À la différence du Chaitén ou du Mont Saint Helens, cette éruption fut ressentie à plusieurs milliers de kilomètres. Le tsunami s'est en effet propagé dans tout l'océan Pacifique et le bruit de l'explosion fut entendu jusqu'en Alaska, à plus de 8.500 kilomètres ! Cela n'est pas sans rappeler l'éruption du Krakatau en Indonésie, en août 1883, estimée à un VEI 6 avec un panache éruptif qui a atteint environ 50 kilomètres d'altitude. Le bruit du paroxysme a été entendu quasiment dans tout l'océan Indien, de l'Australie à l'île Rodrigues, une petite île proche de La Réunion. Le tsunami fut lui gigantesque, avec des vagues de plusieurs dizaines de mètres de haut sur les côtes de Java et de Sumatra, ce qui explique le très lourd bilan associé à cette éruption : 36.000 victimes au minimum ! Ce tsunami est la conséquence de l'effondrement du volcan qui culminait à environ 800 mètres de haut dans l'océan, ce qui est à ce jour l'hypothèse la plus vraisemblable pour expliquer les tsunamis de l'éruption aux Tonga... 

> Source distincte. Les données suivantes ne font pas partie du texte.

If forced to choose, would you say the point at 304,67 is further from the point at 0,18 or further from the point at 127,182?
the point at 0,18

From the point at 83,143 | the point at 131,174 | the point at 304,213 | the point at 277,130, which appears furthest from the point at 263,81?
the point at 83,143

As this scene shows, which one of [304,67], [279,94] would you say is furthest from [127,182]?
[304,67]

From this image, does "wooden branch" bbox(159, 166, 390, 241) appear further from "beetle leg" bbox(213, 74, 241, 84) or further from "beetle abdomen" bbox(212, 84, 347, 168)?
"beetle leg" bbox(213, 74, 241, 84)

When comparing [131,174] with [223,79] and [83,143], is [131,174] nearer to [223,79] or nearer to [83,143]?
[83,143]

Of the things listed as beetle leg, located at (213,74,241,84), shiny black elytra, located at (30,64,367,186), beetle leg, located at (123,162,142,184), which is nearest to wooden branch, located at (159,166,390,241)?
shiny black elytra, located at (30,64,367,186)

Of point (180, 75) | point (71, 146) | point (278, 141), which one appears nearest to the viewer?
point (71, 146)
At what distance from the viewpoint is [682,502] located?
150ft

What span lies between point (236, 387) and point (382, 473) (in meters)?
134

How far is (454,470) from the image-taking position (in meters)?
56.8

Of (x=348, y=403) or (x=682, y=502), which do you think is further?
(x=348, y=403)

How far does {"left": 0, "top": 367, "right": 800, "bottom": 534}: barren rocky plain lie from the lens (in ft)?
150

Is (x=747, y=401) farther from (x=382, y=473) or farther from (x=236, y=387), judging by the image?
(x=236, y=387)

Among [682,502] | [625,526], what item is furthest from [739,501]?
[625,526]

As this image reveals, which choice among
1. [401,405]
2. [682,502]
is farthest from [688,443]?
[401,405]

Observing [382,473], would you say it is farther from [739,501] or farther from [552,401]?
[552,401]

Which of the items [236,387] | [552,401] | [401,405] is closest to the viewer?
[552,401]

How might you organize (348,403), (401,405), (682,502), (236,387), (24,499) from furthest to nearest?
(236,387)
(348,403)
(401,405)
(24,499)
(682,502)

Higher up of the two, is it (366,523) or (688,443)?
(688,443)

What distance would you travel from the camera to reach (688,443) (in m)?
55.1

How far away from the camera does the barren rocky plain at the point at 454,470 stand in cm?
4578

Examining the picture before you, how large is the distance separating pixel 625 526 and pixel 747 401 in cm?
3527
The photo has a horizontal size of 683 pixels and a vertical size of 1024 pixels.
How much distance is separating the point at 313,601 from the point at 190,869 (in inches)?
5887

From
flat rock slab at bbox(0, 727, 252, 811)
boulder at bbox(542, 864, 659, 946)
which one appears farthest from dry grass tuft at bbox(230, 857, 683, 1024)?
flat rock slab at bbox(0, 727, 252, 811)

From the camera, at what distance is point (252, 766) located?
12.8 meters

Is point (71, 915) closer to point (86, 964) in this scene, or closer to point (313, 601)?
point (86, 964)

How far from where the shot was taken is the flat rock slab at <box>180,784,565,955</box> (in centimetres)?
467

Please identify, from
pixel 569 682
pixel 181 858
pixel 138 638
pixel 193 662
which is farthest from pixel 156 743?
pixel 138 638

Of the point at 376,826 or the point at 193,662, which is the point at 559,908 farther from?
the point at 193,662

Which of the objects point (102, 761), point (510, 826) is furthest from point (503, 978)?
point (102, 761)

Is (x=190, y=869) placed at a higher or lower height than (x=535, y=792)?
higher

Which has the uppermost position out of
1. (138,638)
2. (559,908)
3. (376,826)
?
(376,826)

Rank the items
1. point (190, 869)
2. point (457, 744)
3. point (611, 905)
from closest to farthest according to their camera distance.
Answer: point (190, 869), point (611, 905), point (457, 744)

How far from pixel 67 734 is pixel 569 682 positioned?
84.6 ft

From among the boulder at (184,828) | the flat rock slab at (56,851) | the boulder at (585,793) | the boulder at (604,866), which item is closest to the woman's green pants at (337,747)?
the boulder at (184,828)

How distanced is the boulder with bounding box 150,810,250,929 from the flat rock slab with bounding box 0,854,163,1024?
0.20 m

Pour finir, il convient aussi de se demander si cette éruption pourrait être à l'origine de perturbations climatiques. Car les éruptions volcaniques d'ampleur libèrent des quantités importantes de dioxyde de soufre, un gaz qui se combine à l'eau dans l'atmosphère pour former des micro-gouttelettes d'acide sulfurique. Cet aérosol constitue une sorte de voile qui réfléchit une partie du rayonnement solaire, ce qui peut modifier le climat si ces quantités de gaz sont importantes. Les éruptions du Krakatau en 1883 et du Pinatubo en 1991 sont par exemple associées à des perturbations climatiques pendant quelques mois ou années. Mais dans le cas de l'éruption aux Tonga, la quantité de dioxyde de soufre émis a été estimée à 400.000 tonnes, ce qui est trop peu pour avoir des conséquences climatiques.